*** PROVIDED PASSAGE Section Begins ***

Check Next Steps First

When doctor, toolkit verify, runtime prepare, or up fails, miner-cli prints a Next steps block. Treat that as the first remediation path.

Host GPU Issues

nvidia-smi: not found

Meaning: The host NVIDIA driver is not installed, or nvidia-smi is not on PATH.

Resolution:

  1. Fix the host driver first
  2. Verify:
nvidia-smi
uv run miner-cli toolkit verify

NVIDIA-SMI has failed because it couldn't communicate with the NVIDIA driver

Meaning: The driver package may exist, but the kernel module or driver state is broken.

Resolution: Repair the driver or module state, confirm nvidia-smi works, then retry.

gpu inventory: no GPUs detected

Meaning: The driver is running, but no GPU is visible to the host.

Resolution: Check PCI visibility, VM passthrough, cloud GPU attachment, or container host configuration.

*** PROVIDED PASSAGE Section Ends ***

▶ [PROBLEMS TO SOLVE]
A – Transcribe the GPU troubleshooting passage word for word, starting at "NVIDIA-SMI has failed" and ending after "state is broken.".
B – Pick up the miner-cli GPU troubleshooting guide after its final line and keep writing it.

*** INFORMATION SHOWN Section Begins ***

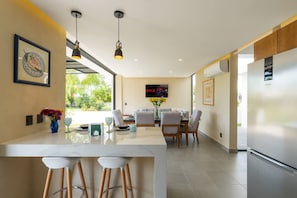 Una cocina moderna con una isla central, taburetes de bar, un comedor con sillas, un refrigerador grande y un televisor montado en la pared.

*** INFORMATION SHOWN Section Ends ***

▶ [ANSWERS IN ORDER]
A –
NVIDIA-SMI has failed because it couldn't communicate with the NVIDIA driver

Meaning: The driver package may exist, but the kernel module or driver state is broken.

B –
Docker GPU Runtime Issues

docker nvidia runtime: not configured

Meaning: Docker is installed, but GPU runtime wiring is incomplete.

uv run miner-cli toolkit install
uv run miner-cli toolkit verify --smoke-test

GPU container smoke test fails

Common errors include driver version is insufficient or CUDA version errors.

Resolution: Upgrade the host driver, pin an older runtime image, or repair Docker GPU runtime wiring.

Runtime Issues

Image Pull Failed

Meaning: The image tag may not exist, registry access may be broken, or authentication may be missing.

uv run miner-cli runtime prepare --engine vllm -f qwen72b.yaml

Verify the configured image: and registry credentials.

Engine Container Smoke Test Fails

Meaning: The image can be pulled, but the engine container cannot start correctly with GPU access.

uv run miner-cli runtime prepare --engine vllm -f qwen72b.yaml --smoke-test

Check CUDA/driver compatibility, entrypoint behavior, and model access permissions.

Container Startup Failed

Meaning: Compose created the deployment, but the workload container failed to start.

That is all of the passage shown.